Herkes görürken ben neden göremiyordum? Herkes gördüğünde de o kader değişmiyor muydu? Yoksa onların her şeyi görerek harekete geçmesi de mi kaderdi?

''Kaderin seçtiğin yollarla şekillenir. İyiyi seçersen aydınlığa kötüyü seçersen karanlığa düşersin.'' Ellerim yastığın üzerinde geziniyordu bir süredir. Her kitapta ya da mutlu sonla biten film sahnelerinde olan bir sahneyle açmıştım gözlerimi, yüzüme güneş ışığının vurmasıyla.

Gözlerimi açmıştım açmasına ama zihnim açılmış mıydı buna hiç emin değildim. Çünkü uyanalı tahmini birkaç saat olmasına rağmen yatakta öylece uzanıyor sadece yastıkta kendi kendime iki çizgi çiziyordum. Ne çizdiğimi bile bilmeden, burnuma gelen kokunun etkisiyle iki çizgi çiziyordum hafif kıvrımlı. Gözlerimi yumduğumda sahneler geliyordu gözlerimin önüne ama tek gördüğüm iki karanlık ruha ait anıların kesitleriydi.

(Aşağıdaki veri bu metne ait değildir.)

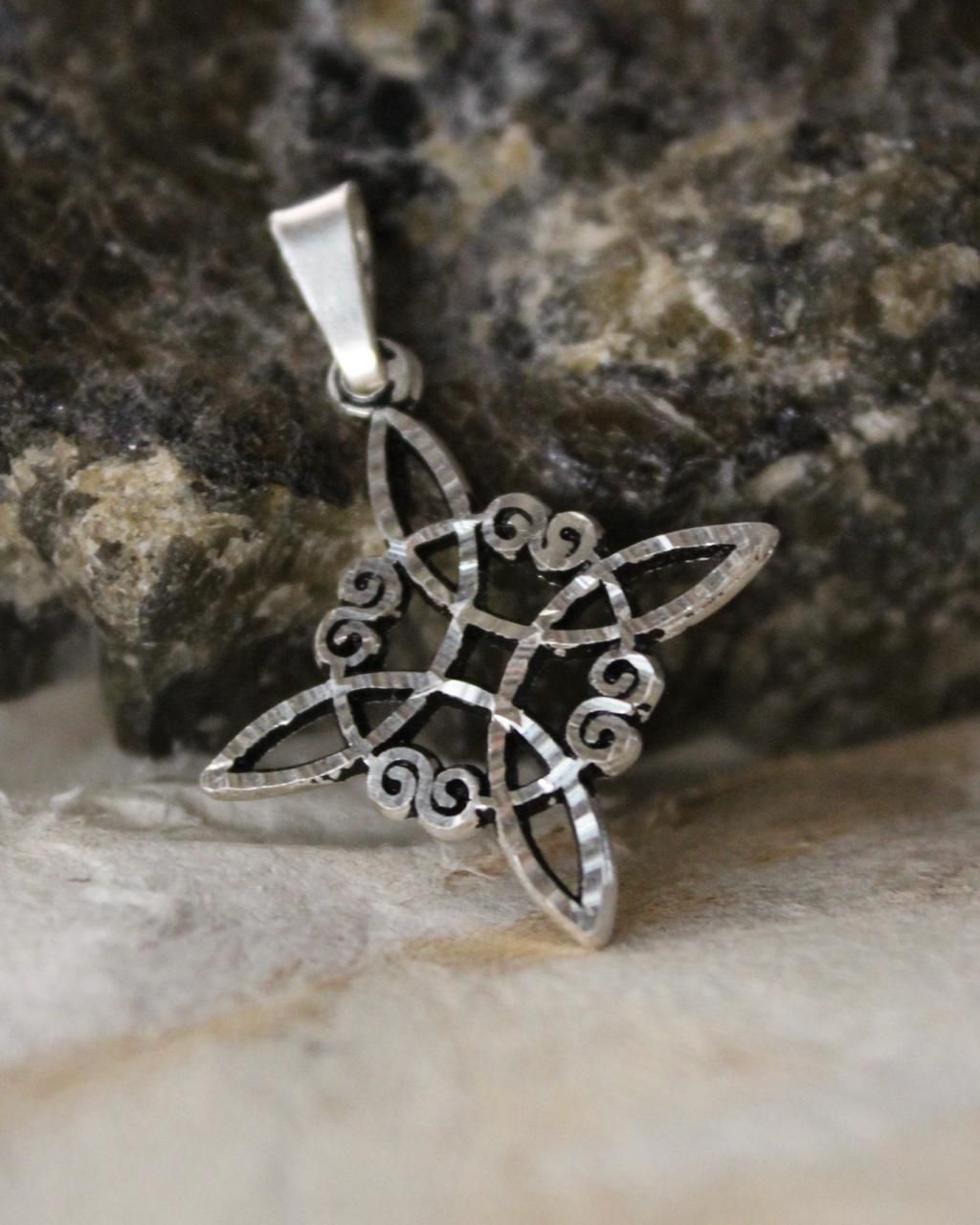 DIJE DE PLATA NUDO DE BRUJA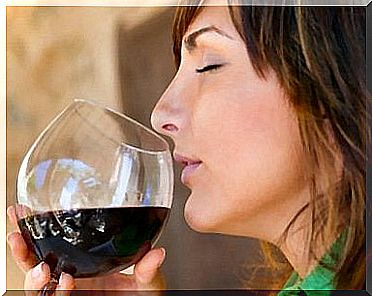 Red wine has health effects when consumed in moderation.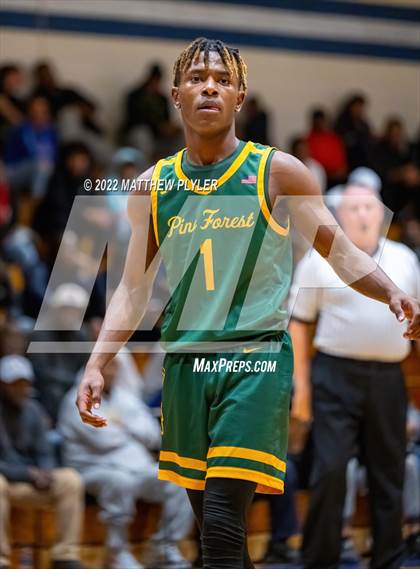 Thumbnail 2 in Pine Forest vs Seventy-First (Cumberland County Holiday Classic) photogallery.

Bir oda da mum ışığında, bir sergide ve birçok yerde... Vücudum sarsılıyordu içimde hissettiğim ateşle nedensizce.

O karanlık ruhun teni tenime değdiğinde olmuştu bu sıcaklık, tenime öyle bir sızmıştı ki bir kıvılcım gibi. Şimdi zorlanıyordum söndürmekte, neden bu kadar yanıyordu bilmeden hem de.